AUSGEWÄHLTER AUSZUG>
------------------------------------

Positiv hervorzuheben sind die Anfragebeantwortungen aus dem Justizministerium und dem Landwirtschaftsministerium. Diese Minister:innen haben sich selbst die Mühe gemacht, nicht namentlich genannte Entschließungsanträge aufzulisten und den Umsetzungsstand zu beschreiben.
Diese Positivbeispiele werfen ein besonders schlechtes Licht auf die restliche Bundesregierung: ein bloßes Wegwischen mit dem Verweis, dass Entschließungen nicht rechtlich bindend sind, ohne die Anfragen aber inhaltlich zu beantworten – so geschehen in den Beantwortungen vom Bundeskanzler, der Verfassungsministerin, dem Außenminister und dem Bildungsminister – zeigt, wie viel diese Ressorts von den Willensbekundungen des Parlaments halten. Die Note Nicht genügend bekäme zweifelsfrei das Bildungsministerium: Hier wurden 23 Anträge abgefragt, beantwortet: 0. Auch hier die Begründung:
Gemäß Art. 52 Abs. 1 B-VG, BGBl. Nr. 1/1930 sind der Nationalrat und der Bundesrat befugt, ihren Wünschen über die Ausübung der Vollziehung in Entschließungen Ausdruck zu geben. Entschließungen kommt keine rechtliche Bindungswirkung zu, sie sind politische Willensäußerungen.

------------------------------------

Einträge aus einem räumlichen Fragenset:
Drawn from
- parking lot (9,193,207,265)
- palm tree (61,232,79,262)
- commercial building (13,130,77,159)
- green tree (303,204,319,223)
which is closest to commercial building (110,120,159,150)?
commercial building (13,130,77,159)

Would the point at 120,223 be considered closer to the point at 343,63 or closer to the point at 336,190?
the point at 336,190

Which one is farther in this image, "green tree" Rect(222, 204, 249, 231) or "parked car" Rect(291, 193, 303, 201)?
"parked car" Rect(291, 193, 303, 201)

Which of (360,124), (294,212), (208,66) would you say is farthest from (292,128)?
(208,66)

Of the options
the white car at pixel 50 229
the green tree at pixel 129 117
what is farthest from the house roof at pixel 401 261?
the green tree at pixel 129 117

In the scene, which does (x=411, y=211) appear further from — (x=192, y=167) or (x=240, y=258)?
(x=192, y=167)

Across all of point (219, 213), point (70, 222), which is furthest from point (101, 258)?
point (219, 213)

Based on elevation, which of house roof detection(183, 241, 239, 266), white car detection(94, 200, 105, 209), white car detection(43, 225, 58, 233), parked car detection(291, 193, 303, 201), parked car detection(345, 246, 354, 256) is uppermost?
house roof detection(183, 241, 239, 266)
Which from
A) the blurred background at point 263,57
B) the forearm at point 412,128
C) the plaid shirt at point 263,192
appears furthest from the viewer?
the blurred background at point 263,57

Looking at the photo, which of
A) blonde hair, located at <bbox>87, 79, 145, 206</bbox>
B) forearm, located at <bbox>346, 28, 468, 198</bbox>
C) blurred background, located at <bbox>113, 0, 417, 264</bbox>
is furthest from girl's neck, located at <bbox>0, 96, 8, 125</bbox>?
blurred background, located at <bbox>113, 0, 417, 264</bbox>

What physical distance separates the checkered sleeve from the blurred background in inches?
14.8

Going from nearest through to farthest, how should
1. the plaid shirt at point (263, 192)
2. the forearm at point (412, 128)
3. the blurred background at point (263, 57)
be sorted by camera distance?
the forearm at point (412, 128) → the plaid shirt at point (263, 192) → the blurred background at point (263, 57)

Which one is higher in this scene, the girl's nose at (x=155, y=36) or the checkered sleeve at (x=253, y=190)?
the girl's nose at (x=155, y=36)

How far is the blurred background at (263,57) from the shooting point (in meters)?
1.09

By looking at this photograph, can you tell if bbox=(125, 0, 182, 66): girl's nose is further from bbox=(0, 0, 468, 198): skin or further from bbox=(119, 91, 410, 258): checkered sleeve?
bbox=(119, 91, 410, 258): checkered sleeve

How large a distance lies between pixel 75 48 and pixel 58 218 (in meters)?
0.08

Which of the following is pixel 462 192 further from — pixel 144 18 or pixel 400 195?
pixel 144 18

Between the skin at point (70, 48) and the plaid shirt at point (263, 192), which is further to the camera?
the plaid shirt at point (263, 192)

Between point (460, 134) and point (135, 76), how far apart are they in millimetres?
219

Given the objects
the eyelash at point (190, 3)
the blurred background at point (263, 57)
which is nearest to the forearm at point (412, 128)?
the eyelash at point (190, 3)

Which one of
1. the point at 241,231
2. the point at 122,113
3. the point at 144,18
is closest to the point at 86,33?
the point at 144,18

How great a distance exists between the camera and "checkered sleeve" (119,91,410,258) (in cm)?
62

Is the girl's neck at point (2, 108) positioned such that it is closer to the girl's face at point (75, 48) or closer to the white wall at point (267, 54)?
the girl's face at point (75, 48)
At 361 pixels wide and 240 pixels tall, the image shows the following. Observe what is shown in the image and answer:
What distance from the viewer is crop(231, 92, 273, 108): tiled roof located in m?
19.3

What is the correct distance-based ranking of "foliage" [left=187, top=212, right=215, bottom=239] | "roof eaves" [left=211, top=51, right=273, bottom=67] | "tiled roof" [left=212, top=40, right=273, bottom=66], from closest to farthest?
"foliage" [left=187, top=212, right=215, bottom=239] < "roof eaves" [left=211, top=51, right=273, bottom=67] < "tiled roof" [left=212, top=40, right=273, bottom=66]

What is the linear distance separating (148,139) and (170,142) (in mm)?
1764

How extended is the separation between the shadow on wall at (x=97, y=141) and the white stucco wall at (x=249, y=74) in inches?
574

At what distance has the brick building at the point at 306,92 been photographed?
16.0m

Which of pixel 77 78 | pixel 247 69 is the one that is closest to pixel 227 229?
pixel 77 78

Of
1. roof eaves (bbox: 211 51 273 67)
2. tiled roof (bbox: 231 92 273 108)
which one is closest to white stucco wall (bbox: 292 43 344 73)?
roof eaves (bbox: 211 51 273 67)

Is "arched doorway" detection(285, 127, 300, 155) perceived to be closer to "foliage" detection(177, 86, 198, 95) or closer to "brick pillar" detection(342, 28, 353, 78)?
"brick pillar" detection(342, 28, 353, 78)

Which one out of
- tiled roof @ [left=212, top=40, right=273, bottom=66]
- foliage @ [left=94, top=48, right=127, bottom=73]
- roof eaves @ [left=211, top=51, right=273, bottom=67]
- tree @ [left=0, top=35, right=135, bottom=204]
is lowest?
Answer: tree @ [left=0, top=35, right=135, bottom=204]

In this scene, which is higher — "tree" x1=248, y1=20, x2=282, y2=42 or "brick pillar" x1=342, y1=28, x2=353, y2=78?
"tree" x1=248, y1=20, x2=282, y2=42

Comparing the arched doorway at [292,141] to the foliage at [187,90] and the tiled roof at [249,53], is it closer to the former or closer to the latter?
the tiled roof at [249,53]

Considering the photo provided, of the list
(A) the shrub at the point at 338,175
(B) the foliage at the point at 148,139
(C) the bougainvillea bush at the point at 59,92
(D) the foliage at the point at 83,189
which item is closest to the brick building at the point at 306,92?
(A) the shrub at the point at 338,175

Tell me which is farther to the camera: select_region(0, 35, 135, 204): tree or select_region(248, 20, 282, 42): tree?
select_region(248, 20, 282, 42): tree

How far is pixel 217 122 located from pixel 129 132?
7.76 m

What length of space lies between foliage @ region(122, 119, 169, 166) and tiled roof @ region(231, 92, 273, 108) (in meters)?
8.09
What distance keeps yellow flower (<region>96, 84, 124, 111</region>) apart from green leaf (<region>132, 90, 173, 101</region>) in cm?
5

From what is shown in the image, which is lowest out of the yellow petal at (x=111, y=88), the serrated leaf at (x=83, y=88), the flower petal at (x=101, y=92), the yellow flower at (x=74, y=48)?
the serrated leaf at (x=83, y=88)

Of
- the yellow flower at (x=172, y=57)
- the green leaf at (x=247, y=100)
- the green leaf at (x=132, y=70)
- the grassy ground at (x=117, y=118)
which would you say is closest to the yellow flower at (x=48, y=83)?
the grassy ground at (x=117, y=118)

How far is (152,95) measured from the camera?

------------------------------------

SCHRIFTLICHE AUFGABEN>
(A) Wie viele Anträge wurden laut dem Auszug beim Bildungsministerium abgefragt?
(B) Nenne alle Regierungsmitglieder, deren Beantwortungen der Auszug als bloßes Wegwischen mit Verweis auf die fehlende rechtliche Bindung kritisiert.

ANTWORTEN JE AUFGABE>
(A) 23 Anträge.

(B) Bundeskanzler, Verfassungsministerin, Außenminister, Bildungsminister